続発性多汗症と原発性多汗症を区別することは、適切な治療方針を立てる上で非常に重要です。両者の主な違いを以下の表にまとめました。
| 項目 | 原発性多汗症 | 続発性多汗症 |
|---|---|---|
| 発症時期 | 思春期以前に発症することが多い | 成人期以降に急に発症することが多い |
| 発汗部位 | 手のひら、足の裏、脇の下、顔面など局所的・左右対称性 | 全身性であることが多い、または非対称性 |
| 睡眠中の発汗 | 睡眠中は発汗が止まる | 睡眠中も発汗が見られることがある(寝汗) |
| 随伴症状 | 特になし(精神的ストレスは誘因) | 体重減少、動悸、発熱、倦怠感など基礎疾患の症状 |
| 原因 | 不明(遺伝的要因、自律神経の過活動が示唆) | 基礎疾患(甲状腺機能亢進症など)や薬剤 |
これらの特徴を総合的に判断し、必要に応じて血液検査や画像診断などの精密検査を行うことで、正確な診断へと繋げます。多汗症でお悩みの方は、まずは医療機関を受診し、ご自身の多汗症がどちらのタイプに当てはまるのかを診断してもらうことが大切です。
まとめ

多汗症は、体温調節に必要な量を超えて過剰な発汗が見られる状態であり、その原因によって「原発性多汗症」と「続発性多汗症」に大別されます。原発性多汗症は、特定の原因が特定できない特発性の多汗症で、主に手のひら、足の裏、脇の下、顔面などに左右対称性の発汗が見られ、睡眠中は発汗が止まるのが特徴です。遺伝的要因や自律神経の過活動が関与していると考えられています。

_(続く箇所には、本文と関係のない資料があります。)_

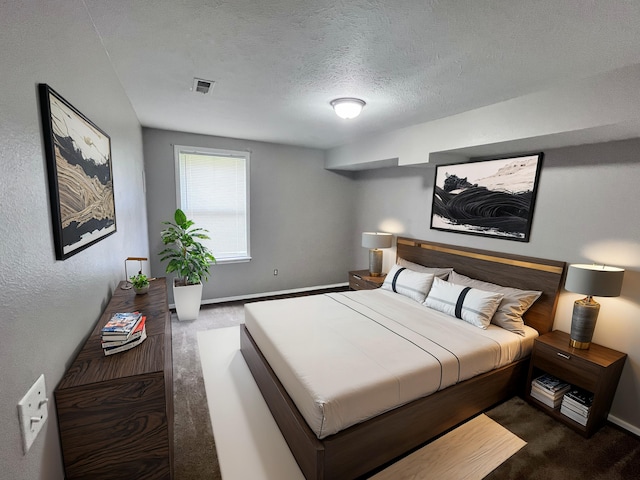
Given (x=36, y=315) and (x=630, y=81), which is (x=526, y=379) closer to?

一方、続発性多汗症は、甲状腺機能亢進症、糖尿病、褐色細胞腫などの基礎疾患や、特定の薬剤の副作用として引き起こされます。このタイプでは、全身性の発汗や睡眠中の発汗が見られることがあり、基礎疾患の治療や薬剤の調整が多汗症の改善に繋がります。多汗症の適切な診断と治療のためには、ご自身の症状がどちらのタイプに当てはまるのかを医療機関で正確に診断してもらうことが重要です。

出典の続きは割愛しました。